I wonder if it will change. Last year legendary researcher Peter Brierley counted 40,100 church buildings in use in the UK — more than than all the pubs. He noted that new builds and old buildings repurposed for new congregations were at least matching sell-offs, at trend that surprised him:

Although some Anglican, Roman Catholic and Methodist church buildings have closed in recent years, this loss has been outweighed by the growth of new Evangelical and Pentecostal church congregations.

Migration to the UK is another factor behind the buoyancy in the number of church congregations. One of the first things that new communities do when arriving in the UK is to set up a place of worship. These new congregations often gather in non-traditional spaces such as converted cinemas, warehouses or shops.

Although much has been written about the decline in church going in recent years, the number of Christian congregations and church buildings in the UK has remained remarkably stable.

Peter Brierley

I wonder if the aftermath of Covid-19 will change things more.
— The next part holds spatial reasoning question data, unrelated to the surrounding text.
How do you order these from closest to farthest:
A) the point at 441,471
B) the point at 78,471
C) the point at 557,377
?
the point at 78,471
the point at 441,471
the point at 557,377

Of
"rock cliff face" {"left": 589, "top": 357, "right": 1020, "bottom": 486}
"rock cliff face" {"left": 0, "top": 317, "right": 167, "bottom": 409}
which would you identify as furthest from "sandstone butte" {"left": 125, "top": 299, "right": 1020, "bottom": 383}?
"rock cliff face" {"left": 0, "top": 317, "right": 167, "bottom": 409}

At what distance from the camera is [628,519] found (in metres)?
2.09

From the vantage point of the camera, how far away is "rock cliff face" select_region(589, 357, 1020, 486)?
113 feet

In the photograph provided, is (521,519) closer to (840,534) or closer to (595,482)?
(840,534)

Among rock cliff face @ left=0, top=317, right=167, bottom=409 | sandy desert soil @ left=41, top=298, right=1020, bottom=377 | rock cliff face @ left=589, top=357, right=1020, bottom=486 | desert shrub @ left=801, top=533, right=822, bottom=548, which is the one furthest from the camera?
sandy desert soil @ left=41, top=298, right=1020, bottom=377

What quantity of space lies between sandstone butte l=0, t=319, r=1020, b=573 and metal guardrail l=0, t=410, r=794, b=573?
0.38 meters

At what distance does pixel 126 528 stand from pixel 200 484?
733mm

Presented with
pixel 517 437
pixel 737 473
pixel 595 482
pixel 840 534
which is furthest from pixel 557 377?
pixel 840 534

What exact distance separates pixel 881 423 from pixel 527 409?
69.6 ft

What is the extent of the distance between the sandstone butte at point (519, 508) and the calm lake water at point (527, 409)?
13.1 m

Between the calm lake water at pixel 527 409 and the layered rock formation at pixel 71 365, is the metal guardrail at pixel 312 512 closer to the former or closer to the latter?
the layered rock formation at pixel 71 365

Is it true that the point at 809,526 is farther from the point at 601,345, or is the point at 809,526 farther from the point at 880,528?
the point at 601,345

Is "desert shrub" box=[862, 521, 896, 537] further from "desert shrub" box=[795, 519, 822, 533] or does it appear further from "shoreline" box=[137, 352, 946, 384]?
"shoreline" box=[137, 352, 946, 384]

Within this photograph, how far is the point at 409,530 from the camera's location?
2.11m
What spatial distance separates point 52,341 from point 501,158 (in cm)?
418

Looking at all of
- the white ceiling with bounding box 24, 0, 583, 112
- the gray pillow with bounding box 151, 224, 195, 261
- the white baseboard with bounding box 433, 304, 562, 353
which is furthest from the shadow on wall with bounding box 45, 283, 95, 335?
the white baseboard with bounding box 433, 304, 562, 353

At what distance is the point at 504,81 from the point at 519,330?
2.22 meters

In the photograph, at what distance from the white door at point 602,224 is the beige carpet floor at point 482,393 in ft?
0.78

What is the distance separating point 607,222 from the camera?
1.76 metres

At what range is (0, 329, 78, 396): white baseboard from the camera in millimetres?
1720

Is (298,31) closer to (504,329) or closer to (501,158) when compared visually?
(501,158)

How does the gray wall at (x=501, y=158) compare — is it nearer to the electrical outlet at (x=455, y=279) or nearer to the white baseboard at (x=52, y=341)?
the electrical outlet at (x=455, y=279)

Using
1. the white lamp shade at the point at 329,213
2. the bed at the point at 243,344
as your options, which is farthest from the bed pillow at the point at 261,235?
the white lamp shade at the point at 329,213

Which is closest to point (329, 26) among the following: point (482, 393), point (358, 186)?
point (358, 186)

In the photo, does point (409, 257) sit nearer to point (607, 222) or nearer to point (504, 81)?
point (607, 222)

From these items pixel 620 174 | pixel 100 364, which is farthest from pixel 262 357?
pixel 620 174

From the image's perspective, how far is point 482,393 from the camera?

Surely things have moved on from the 1970s. In all the long recession, churches have been the backbone of the foodbank provision. Many times they are providers of youth work or family care when councils have cut provision. Some (like our own church) run day care for the elderly. Street pastors help those youngsters experimenting with too much alcohol on Friday nights. Churches and Christians are at the core of the community help in Covid-19 in my very limited observation. Churches have not gone the way of British Leyland, the National Coal Board, or British Steel, or British shipbuilding.

I have the idea that in this country people may stumble across the Christian church like finding an old coin, brushing off the dirt, and realizing it’s still worth something. We’ll see.

Life under lockdown
Savouring

One thought on “Life in the old dog yet”

  1. Patrick Johnstone predicted as much in the 1980s in some of his global surveys. A thousand-strong Anglican church sent a team of 30 or so to a dwindling congregation in a blue-collar area. One of our daughters and her husband were in that small team. At first they felt vulnerable in the spacious, beautiful old building. Now that church is itself thriving.